▶ Records:
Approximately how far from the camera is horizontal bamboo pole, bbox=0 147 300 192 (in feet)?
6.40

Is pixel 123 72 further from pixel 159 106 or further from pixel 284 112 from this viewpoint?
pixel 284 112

---

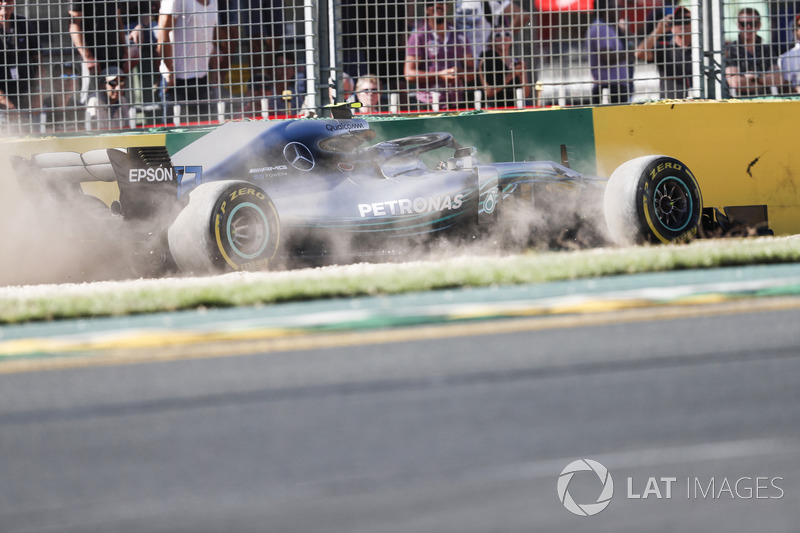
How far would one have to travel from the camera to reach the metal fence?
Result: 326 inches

▶ Problem description: Collect each line of the data above that contains the word "pixel".

▶ Output for this exercise:
Is pixel 123 72 further from pixel 159 106 or further from pixel 284 112 from this viewpoint?
pixel 284 112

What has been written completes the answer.